Le service est bien connu. Depuis des décennies, les mamans qui souhaitent allaiter peuvent obtenir le soutien de marraines d’allaitement, des mères bénévoles qui les écoutent, les conseillent et répondent à leurs questions. Mais saviez-vous qu’il existe également des parrains d’allaitement ? Lumière sur cette nouvelle forme d’aide.

« Parrain d’allaitement. » Bien qu’on s’intéresse beaucoup aux sujets qui touchent de près ou de loin la famille, on n’avait jamais entendu cette expression avant de recevoir le courriel de Steve A. Côté, bénévole chez Nourri-Source Estrie et premier parrain d’allaitement de la région.

Non, contrairement à ce que pourrait laisser entendre son titre, il ne conseille pas les femmes qui allaitent, et ce, malgré le fait qu’il a reçu la même formation que les marraines d’allaitement. C’est aux nouveaux pères qu’il s’adresse.

Tous les hommes n’ont pas nécessairement la chance d’avoir des amis avec des enfants vers qui se tourner s’ils ont des interrogations à la suite de la naissance de leur poupon, souligne celui qui a été le premier papa de sa gang. Le parrain d’allaitement est là pour écouter et répondre aux questionnements des pères sur les boires du bébé, mais aussi, plus largement, sur leur nouveau rôle de papa.

« Ils ont besoin d’être rassurés et entendus », indique Steve A. Côté, au sujet des hommes qui l’ont consulté.

PHOTO FOURNIE PAR STEVE A. CÔTÉ

Steve A. Côté et son bébé

Père de quatre enfants âgés de 12 ans, 11 ans, 2 ans et 2 mois, le bénévole « trippe » sur la période périnatale. Au cours de l’entrevue, il parle avec enthousiasme des moments passés en portage avec son poupon ou encore du « cocktail d’hormones » ressenti par les femmes, mais aussi par les hommes à la suite de l’arrivée d’un nouveau-né dans la famille.

> _Problèmes à résoudre_
(1) Selon l'article, à qui le parrain d'allaitement s'adresse-t-il ?
(2) Dans l'article, énumérez s'il vous plaît les âges des enfants de Steve A. Côté.

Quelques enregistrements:
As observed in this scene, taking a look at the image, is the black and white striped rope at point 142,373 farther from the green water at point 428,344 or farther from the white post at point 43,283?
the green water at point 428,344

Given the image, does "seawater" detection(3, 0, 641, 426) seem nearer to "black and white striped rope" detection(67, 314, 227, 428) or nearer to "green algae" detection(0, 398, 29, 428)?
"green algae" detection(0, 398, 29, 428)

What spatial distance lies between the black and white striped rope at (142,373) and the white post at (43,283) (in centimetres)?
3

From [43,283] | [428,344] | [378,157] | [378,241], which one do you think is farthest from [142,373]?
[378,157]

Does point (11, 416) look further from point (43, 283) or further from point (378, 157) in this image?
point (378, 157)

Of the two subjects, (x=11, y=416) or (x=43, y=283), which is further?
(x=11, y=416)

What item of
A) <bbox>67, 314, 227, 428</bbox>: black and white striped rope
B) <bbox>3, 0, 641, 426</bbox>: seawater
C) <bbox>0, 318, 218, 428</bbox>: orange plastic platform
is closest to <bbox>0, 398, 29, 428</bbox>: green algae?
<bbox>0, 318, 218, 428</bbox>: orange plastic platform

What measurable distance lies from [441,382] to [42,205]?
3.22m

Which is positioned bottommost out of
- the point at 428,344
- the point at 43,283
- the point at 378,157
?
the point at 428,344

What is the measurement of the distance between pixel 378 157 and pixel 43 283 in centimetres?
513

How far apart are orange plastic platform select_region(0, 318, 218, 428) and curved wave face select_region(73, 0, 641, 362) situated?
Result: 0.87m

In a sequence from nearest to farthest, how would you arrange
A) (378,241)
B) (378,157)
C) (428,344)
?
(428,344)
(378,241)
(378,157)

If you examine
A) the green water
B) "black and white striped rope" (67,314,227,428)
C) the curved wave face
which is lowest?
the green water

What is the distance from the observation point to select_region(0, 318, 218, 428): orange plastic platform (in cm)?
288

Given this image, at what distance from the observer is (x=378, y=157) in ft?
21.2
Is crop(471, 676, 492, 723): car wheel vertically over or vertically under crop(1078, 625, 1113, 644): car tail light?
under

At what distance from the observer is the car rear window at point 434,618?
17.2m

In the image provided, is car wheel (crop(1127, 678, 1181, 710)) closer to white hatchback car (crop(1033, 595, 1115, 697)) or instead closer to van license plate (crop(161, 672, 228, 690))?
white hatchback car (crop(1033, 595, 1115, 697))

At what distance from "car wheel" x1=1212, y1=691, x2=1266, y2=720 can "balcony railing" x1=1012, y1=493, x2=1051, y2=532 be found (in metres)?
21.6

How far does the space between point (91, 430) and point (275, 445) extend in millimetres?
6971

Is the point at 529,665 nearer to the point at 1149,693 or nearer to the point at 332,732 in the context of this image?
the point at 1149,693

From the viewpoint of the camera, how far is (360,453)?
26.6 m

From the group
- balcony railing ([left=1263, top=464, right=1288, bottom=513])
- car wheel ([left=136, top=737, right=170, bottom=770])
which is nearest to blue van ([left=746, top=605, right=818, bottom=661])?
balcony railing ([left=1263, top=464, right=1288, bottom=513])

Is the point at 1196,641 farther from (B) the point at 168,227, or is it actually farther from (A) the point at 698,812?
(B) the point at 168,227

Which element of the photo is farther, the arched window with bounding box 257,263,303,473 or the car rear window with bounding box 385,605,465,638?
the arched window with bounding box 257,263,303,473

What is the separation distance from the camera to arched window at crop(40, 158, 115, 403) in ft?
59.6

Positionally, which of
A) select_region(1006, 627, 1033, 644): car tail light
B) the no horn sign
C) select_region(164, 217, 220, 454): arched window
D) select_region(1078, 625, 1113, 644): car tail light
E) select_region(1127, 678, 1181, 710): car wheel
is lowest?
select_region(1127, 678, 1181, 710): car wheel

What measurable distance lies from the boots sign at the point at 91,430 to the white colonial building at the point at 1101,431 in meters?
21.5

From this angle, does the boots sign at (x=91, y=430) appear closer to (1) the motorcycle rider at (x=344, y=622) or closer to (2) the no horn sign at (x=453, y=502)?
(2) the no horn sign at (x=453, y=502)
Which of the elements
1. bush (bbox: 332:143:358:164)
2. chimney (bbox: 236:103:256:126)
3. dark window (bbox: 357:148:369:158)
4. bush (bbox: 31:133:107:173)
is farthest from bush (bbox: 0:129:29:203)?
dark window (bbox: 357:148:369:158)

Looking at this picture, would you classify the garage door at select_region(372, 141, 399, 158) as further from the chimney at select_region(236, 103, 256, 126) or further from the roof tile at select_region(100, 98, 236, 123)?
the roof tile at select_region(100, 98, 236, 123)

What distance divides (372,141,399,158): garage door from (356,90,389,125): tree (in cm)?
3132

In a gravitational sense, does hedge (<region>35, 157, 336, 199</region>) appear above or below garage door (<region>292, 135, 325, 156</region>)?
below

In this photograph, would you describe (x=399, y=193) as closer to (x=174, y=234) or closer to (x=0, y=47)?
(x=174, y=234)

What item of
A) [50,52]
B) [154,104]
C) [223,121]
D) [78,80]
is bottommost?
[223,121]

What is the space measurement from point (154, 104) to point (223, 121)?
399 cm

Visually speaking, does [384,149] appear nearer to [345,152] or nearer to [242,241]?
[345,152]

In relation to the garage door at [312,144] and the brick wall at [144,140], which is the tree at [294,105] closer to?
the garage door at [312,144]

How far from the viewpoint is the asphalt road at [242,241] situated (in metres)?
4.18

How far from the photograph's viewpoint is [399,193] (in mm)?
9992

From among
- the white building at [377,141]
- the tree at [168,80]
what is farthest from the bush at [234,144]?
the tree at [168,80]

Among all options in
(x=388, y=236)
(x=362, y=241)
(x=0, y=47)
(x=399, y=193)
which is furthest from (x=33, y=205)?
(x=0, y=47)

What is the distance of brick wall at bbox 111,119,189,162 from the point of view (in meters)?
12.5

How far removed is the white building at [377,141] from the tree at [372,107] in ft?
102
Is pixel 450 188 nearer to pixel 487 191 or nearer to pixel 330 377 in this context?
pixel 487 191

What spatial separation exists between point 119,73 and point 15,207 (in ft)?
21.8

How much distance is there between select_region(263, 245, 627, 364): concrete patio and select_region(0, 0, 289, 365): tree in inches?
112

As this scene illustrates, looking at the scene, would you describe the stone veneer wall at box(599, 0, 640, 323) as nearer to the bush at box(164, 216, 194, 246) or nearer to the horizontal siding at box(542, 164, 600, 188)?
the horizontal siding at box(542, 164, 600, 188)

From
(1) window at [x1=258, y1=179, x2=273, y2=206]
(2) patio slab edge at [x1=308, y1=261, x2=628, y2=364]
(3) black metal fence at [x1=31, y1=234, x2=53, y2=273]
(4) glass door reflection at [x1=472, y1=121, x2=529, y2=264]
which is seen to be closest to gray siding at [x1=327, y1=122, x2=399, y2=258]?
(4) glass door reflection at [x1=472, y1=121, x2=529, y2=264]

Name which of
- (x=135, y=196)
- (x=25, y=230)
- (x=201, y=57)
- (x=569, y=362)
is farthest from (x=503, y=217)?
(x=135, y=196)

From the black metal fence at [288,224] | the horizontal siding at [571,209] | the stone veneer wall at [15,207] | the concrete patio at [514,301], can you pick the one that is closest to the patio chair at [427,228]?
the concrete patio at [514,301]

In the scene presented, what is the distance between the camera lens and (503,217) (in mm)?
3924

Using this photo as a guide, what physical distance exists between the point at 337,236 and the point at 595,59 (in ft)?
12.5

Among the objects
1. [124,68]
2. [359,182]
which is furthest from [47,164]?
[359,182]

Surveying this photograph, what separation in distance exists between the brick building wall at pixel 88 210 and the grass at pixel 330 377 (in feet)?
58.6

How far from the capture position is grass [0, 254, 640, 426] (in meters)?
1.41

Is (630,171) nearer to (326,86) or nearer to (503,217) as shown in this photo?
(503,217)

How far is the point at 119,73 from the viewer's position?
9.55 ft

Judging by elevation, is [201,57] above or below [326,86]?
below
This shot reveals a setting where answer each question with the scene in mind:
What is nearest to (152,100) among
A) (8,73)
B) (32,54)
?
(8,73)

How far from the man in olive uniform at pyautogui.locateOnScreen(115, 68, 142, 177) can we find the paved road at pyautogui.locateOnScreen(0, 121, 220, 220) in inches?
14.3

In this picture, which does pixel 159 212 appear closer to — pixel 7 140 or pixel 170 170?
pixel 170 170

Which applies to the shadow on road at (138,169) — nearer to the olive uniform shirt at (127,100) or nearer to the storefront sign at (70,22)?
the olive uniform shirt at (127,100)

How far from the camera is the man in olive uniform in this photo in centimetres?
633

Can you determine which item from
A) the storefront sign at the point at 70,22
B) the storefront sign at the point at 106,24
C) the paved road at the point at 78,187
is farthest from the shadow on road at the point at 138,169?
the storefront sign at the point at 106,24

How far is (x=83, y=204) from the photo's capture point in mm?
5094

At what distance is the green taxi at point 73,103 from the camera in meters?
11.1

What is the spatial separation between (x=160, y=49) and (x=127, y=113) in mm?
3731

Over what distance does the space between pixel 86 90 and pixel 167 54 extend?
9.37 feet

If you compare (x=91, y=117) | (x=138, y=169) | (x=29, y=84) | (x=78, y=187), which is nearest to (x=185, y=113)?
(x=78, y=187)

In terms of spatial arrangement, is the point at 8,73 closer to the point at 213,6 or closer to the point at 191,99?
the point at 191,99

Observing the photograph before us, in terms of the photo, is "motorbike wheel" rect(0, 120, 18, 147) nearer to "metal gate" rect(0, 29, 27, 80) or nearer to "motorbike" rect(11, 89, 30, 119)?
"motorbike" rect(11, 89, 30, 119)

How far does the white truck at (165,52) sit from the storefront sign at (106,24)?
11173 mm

> _Les réponses_
(1) Aux nouveaux pères.

(2) 12 ans, 11 ans, 2 ans et 2 mois